The Army-owned rail spur starts in Newburg, Mo., and is about 18 miles. Hiatt said on post the trains run down the supply area toward the Directorate of Public Works.

"The crossings I am mainly concerned about are off post. There have been incidents of people not paying attention to railroad crossings and signals during recent testing, and some folks appear to think the Army Rail Line is abandoned and that's far from the truth," Hiatt said.

Although there have not been any accidents, Collins agreed. He said the Misty Mountain crossing, located on Thunder Road in St. Robert, presents concerns.

It is a blind curve for train crews approaching the crossing from the installation, which according to Collins, have an inability to stop 150 tons in a short distance.

"In an attempt to ensure safety for the residents of Misty Mountain and the train crews, the stop signs of the past were replaced by lighted signals," Collins said. "A solar-operated set of lighted signals are in operation."

John Cobleigh, garrison safety manager, has a few simple rules to apply, now that the post's railway is operating again.
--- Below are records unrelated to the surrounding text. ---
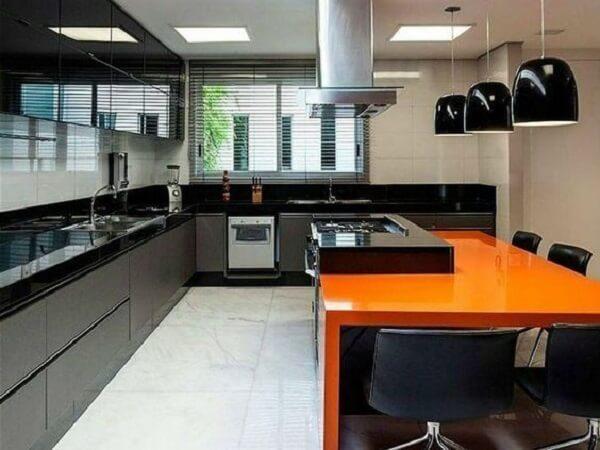 cozinha em l com bancada de granito preto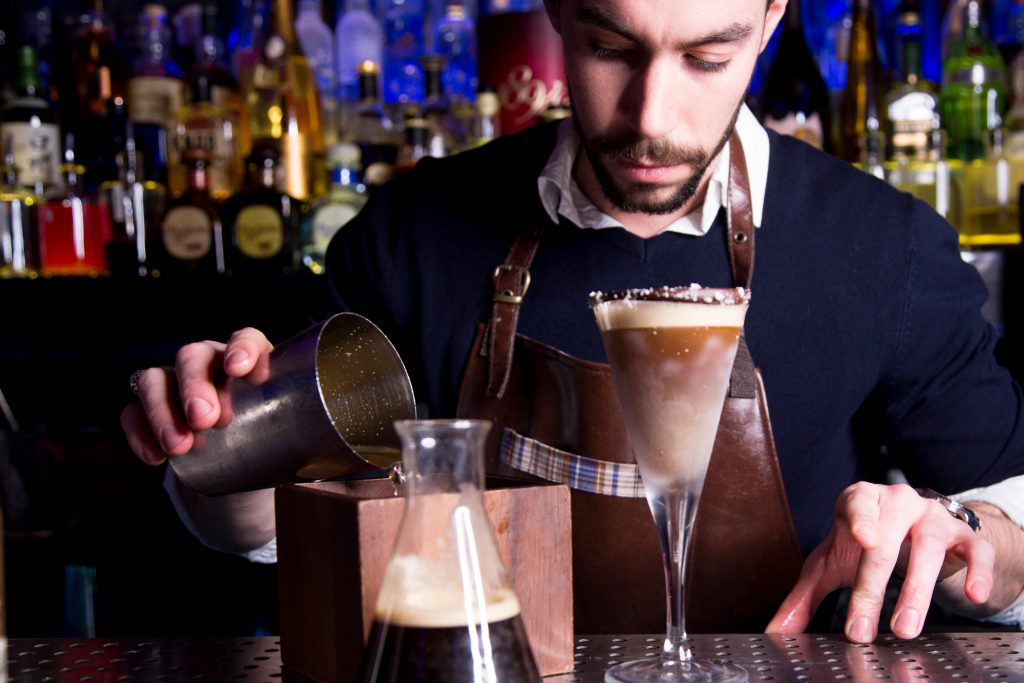 #ravennitrocoffee #coffee #cocktail #mixology #mixologist #espressomartini #coffeecocktail #bar #barlife #Londonbar #london #cocktaillife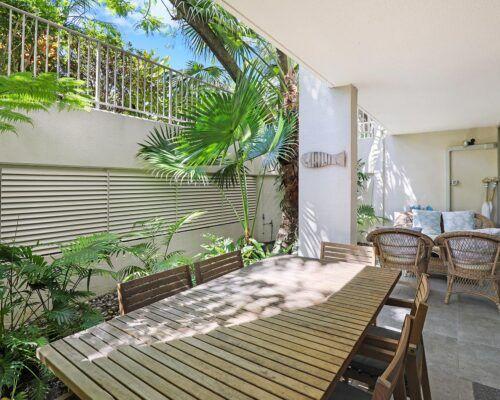 1-bedroom-deluxe-gardenside-ground (8)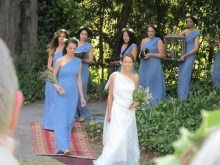 the bride enters with her bridesmaids, the music was Clair de lune, by Claude Debussy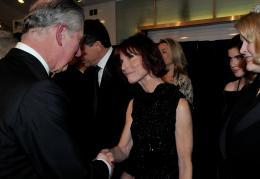 photo 361/527 - Le Prince Charles et Linda Woolverton - Avant-premi�re royale � Londres (25 f�vrier 2010) - Alice au pays des Merveilles - © Walt Disney Studios Motion Pictures France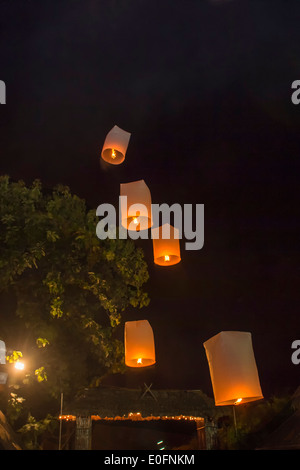 Rilascio di lanterne del cielo durante un festival di luce, Chiang Mai, Thailandia Foto Stock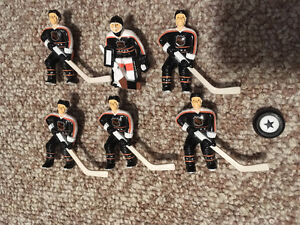 WAYNE GRETZKY TABLE HOCKEY TEAMS AND ACCESSORIES WANTED London Ontario image 1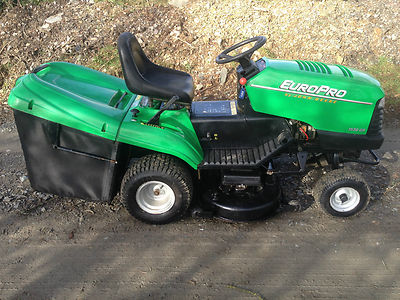 john deere  gr ride  lawn mower tractor  cut hp briggs euro pro lawnmowers shop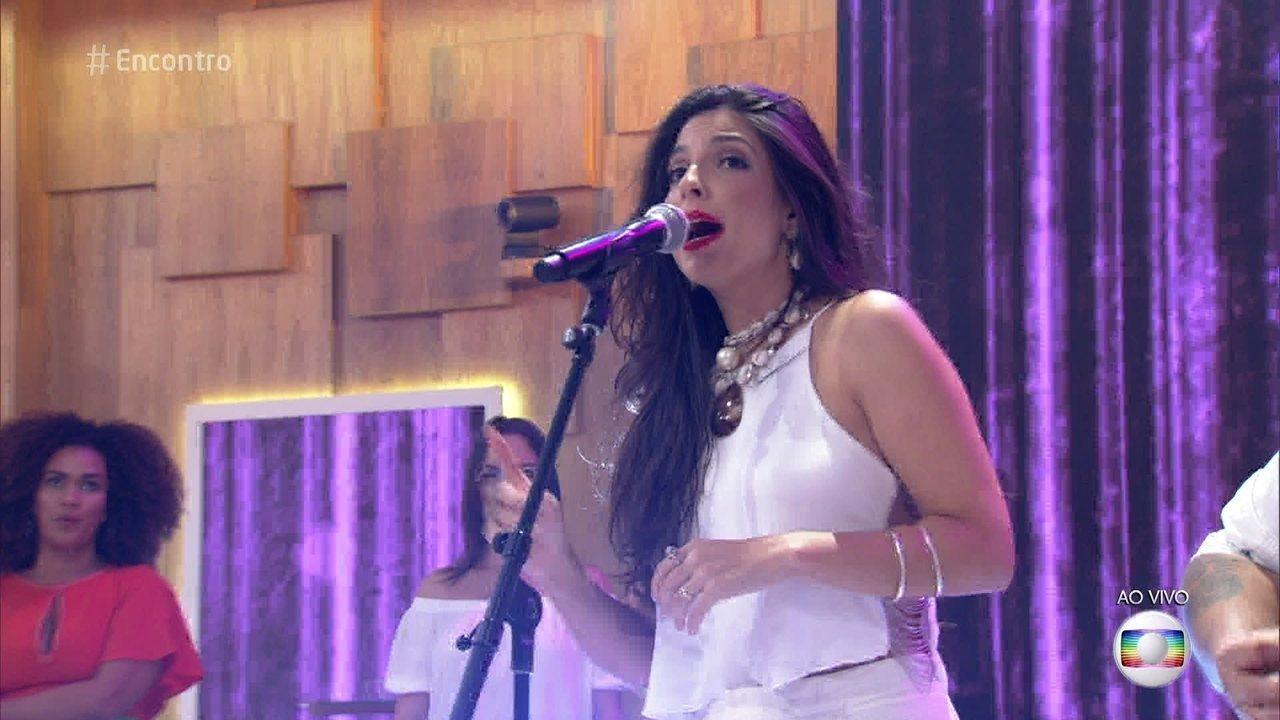 Illy canta 'Só Eu e Você', tema de Loretta (Claudia Ohana) em 'Sol Nascente'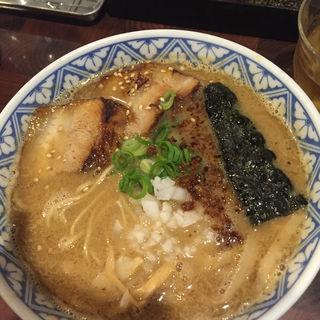 濃厚豚骨らーめん(麺や庄の gotsubo)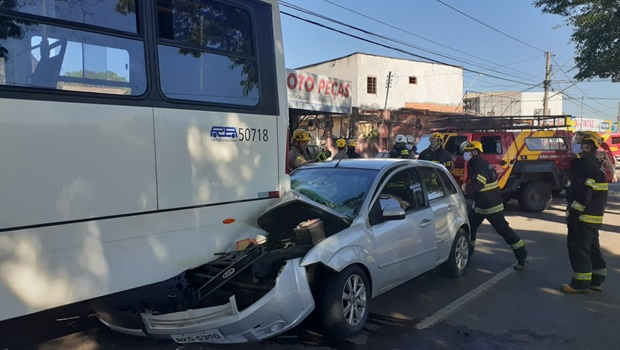 Corpo de Bombeiros socorre vítima de acidente entre ônibus e carro de passeio na Vila Nova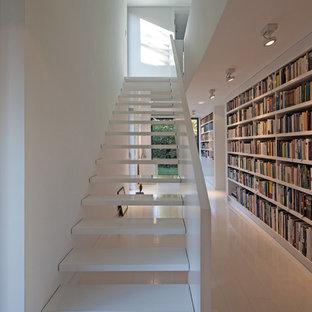 Gerade, Große Moderne Treppe mit offenen Setzstufen in Düsseldorf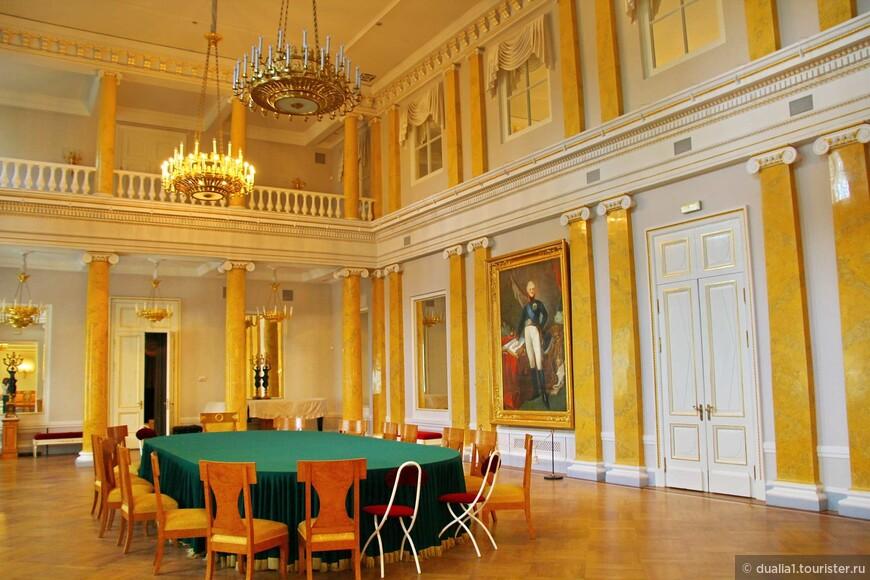В 1810 году было решено разработать устав общества, который был утвержден самим императором Александром I и 14 марта 1811 года в этот зал съехалось 200 гостей на торжественное открытие общества.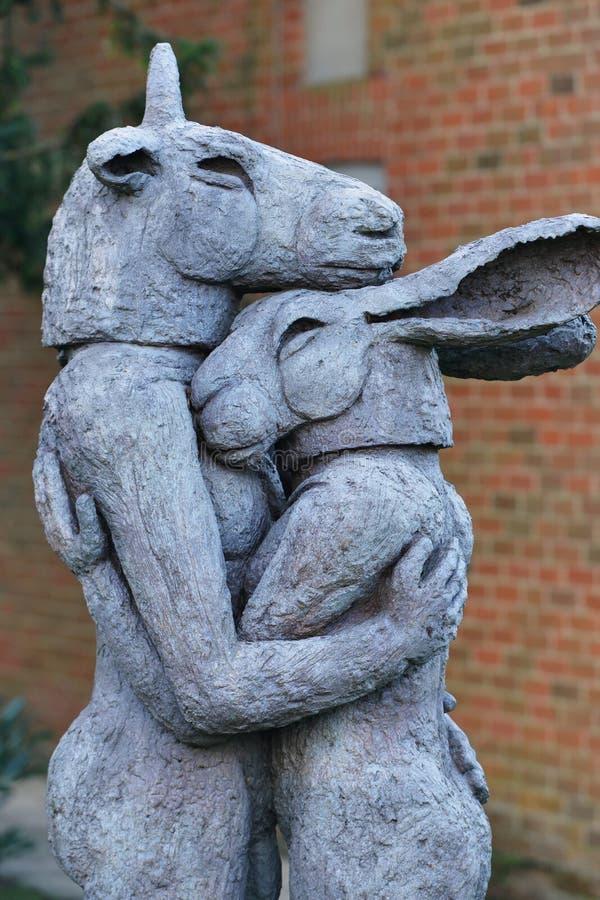 Sophie Ryder Art Exhibition à la cathédrale de Salisbury photos stock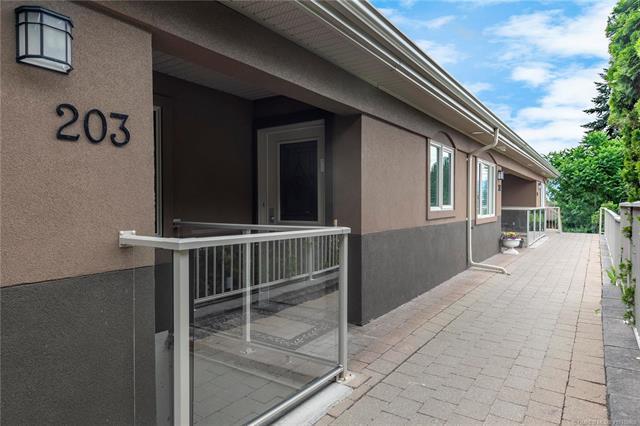 #203 4433 Gordon Drive,, Kelowna, BC V1W 1S9 (MLS #10185650) :: Walker Real Estate Group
"Only proceed through a railway crossing if you are sure you can completely clear the crossing without stopping. If your vehicle stalls on a crossing, immediately get everyone out and far away from the tracks. Call 911 or your local emergency number for assistance," Cobleigh said. "Always expect a train. Trains do not follow set schedules."

Hiatt said the main thing he wants people to remember is to look and listen at crossings.

"We do sound very loud horns. It's not worth your life to try to beat the train. It's hard to judge how fast a train is moving because of their size," Hiatt said. "We are concerned for people's safety."